OGH 4Ob72/71

OGH4Ob72/715.10.1971

SZ 44/152

 

 

Spruch:

Die Reisegebühren sind grundsätzlich kein Entgelt für geleistete Arbeitszeit, sondern eine Vergütung für den mit der Änderung des Arbeitsplatzes verbundenen Mehraufwand an Kosten für Fahrt, Verpflegung, Bekleidung usw

Die Zeit, die der Dienstnehmer braucht, um den Weg von der Wohnung zur Arbeitsstätte zurückzulegen, ist grundsätzlich nicht als Arbeitszeit zu beurteilen, weil sie vor Dienstbeginn oder nach Dienstende liegt. Daß sie zu vergüten oder als Überstundenleistung zu behandeln wäre, kann aus den Bestimmungen des Arbeitszeitgesetzes nicht abgeleitet werden

 

OGH 5. 10. 1971, 4 Ob 72 - 74/71 (LGZ Wien 44 Cg 54/71; ArbG Wien 8 Cr 538/70)
+ + + + +
§ **Zu erledigen**:
1. Kannst du aus dem Auszug zu Reisegebühren und Wegzeit den Abschnitt wortgetreu wiederholen, der bei „Die Reisegebühren sind“ beginnt und bei „8 Cr 538/70)“ endet?
2. Welche Zeilen der Datensätze enthalten das Wort „this“? Zeige jede dieser Zeilen unverändert.
+ + + + +
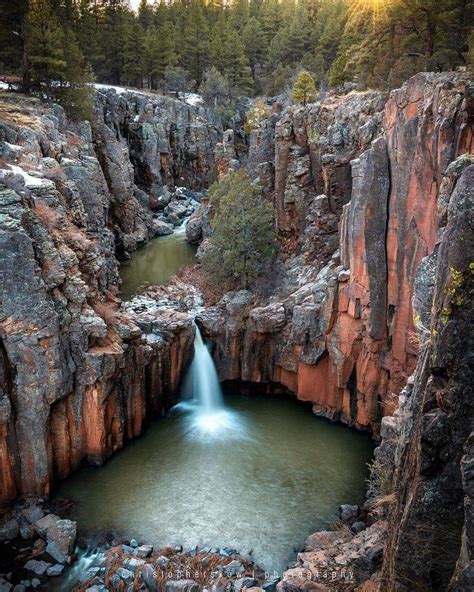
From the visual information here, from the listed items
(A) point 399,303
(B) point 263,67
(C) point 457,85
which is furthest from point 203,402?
(B) point 263,67

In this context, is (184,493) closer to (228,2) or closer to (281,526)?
(281,526)

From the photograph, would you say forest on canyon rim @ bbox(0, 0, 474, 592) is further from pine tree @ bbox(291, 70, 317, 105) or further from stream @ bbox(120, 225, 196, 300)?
stream @ bbox(120, 225, 196, 300)

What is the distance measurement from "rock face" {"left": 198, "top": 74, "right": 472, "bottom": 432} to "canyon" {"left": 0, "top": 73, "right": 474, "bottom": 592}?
69mm

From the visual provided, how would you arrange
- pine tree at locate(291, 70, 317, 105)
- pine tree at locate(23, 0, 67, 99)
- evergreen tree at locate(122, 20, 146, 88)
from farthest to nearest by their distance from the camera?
evergreen tree at locate(122, 20, 146, 88)
pine tree at locate(291, 70, 317, 105)
pine tree at locate(23, 0, 67, 99)

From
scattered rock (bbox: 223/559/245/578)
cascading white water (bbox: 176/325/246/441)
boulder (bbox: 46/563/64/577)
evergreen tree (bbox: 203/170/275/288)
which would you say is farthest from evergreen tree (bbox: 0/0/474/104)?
boulder (bbox: 46/563/64/577)

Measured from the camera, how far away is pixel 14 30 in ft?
106

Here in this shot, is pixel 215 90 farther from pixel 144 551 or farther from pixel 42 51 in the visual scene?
pixel 144 551

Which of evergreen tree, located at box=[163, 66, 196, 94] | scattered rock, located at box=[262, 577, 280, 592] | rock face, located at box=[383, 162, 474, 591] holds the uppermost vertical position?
evergreen tree, located at box=[163, 66, 196, 94]

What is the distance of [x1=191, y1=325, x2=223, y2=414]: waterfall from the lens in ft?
74.0

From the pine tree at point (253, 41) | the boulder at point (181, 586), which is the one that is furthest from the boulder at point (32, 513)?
Result: the pine tree at point (253, 41)

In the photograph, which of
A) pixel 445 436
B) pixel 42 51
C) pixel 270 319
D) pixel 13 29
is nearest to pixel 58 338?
pixel 270 319

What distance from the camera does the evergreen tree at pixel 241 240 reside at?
25594 millimetres

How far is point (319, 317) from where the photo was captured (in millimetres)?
21188

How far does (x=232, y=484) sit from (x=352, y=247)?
10.2 metres
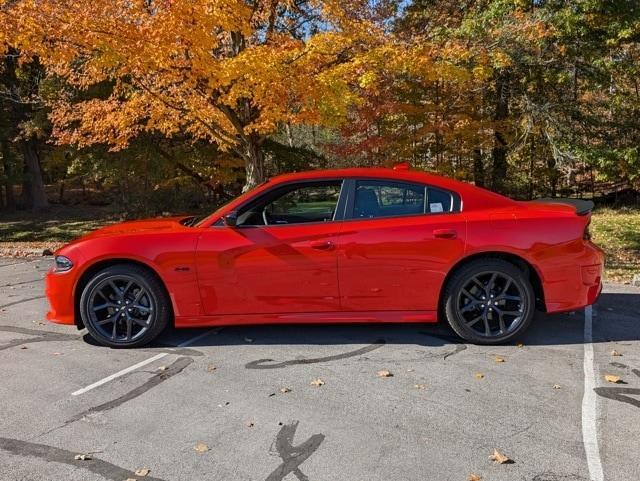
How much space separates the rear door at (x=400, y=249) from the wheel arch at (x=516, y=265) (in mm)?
87

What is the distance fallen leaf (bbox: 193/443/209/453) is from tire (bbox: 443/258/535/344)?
94.8 inches

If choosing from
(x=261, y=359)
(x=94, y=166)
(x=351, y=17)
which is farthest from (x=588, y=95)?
(x=261, y=359)

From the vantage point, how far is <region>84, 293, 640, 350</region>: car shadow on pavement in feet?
15.6

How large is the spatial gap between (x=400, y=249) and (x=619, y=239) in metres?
9.12

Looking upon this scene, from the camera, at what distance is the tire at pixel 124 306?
15.3 ft

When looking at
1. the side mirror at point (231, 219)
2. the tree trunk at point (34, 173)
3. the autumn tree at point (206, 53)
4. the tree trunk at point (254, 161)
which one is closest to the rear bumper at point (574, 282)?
the side mirror at point (231, 219)


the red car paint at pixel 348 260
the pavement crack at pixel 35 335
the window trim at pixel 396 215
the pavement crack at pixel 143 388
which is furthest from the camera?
the pavement crack at pixel 35 335

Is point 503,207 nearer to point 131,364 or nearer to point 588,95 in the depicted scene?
point 131,364

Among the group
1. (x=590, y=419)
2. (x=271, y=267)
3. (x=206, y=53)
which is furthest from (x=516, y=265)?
(x=206, y=53)

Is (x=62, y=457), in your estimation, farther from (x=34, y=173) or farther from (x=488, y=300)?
(x=34, y=173)

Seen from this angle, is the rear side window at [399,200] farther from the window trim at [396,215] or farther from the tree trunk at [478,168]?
the tree trunk at [478,168]

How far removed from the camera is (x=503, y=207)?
4648mm

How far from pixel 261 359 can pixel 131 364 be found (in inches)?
41.8

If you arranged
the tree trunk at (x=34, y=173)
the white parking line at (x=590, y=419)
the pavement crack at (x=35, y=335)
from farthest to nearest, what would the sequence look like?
the tree trunk at (x=34, y=173)
the pavement crack at (x=35, y=335)
the white parking line at (x=590, y=419)
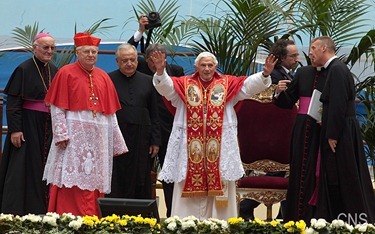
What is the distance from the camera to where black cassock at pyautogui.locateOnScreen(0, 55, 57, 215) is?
926 cm

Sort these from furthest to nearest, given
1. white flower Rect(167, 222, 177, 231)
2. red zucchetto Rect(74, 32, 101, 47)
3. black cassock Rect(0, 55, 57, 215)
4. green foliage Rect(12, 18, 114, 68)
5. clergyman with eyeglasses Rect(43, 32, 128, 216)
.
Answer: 1. green foliage Rect(12, 18, 114, 68)
2. black cassock Rect(0, 55, 57, 215)
3. red zucchetto Rect(74, 32, 101, 47)
4. clergyman with eyeglasses Rect(43, 32, 128, 216)
5. white flower Rect(167, 222, 177, 231)

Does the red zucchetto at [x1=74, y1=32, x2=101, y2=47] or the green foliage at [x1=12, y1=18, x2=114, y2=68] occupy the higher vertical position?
+ + + + +
§ **Antworten je Aufgabe**:
1.
Die Reisegebühren sind grundsätzlich kein Entgelt für geleistete Arbeitszeit, sondern eine Vergütung für den mit der Änderung des Arbeitsplatzes verbundenen Mehraufwand an Kosten für Fahrt, Verpflegung, Bekleidung usw

Die Zeit, die der Dienstnehmer braucht, um den Weg von der Wohnung zur Arbeitsstätte zurückzulegen, ist grundsätzlich nicht als Arbeitszeit zu beurteilen, weil sie vor Dienstbeginn oder nach Dienstende liegt. Daß sie zu vergüten oder als Überstundenleistung zu behandeln wäre, kann aus den Bestimmungen des Arbeitszeitgesetzes nicht abgeleitet werden

 

OGH 5. 10. 1971, 4 Ob 72 - 74/71 (LGZ Wien 44 Cg 54/71; ArbG Wien 8 Cr 538/70)

2.
In this context, is (184,493) closer to (228,2) or closer to (281,526)?
Here in this shot, is pixel 215 90 farther from pixel 144 551 or farther from pixel 42 51 in the visual scene?
Looking upon this scene, from the camera, at what distance is the tire at pixel 124 306?
Seen from this angle, is the rear side window at [399,200] farther from the window trim at [396,215] or farther from the tree trunk at [478,168]?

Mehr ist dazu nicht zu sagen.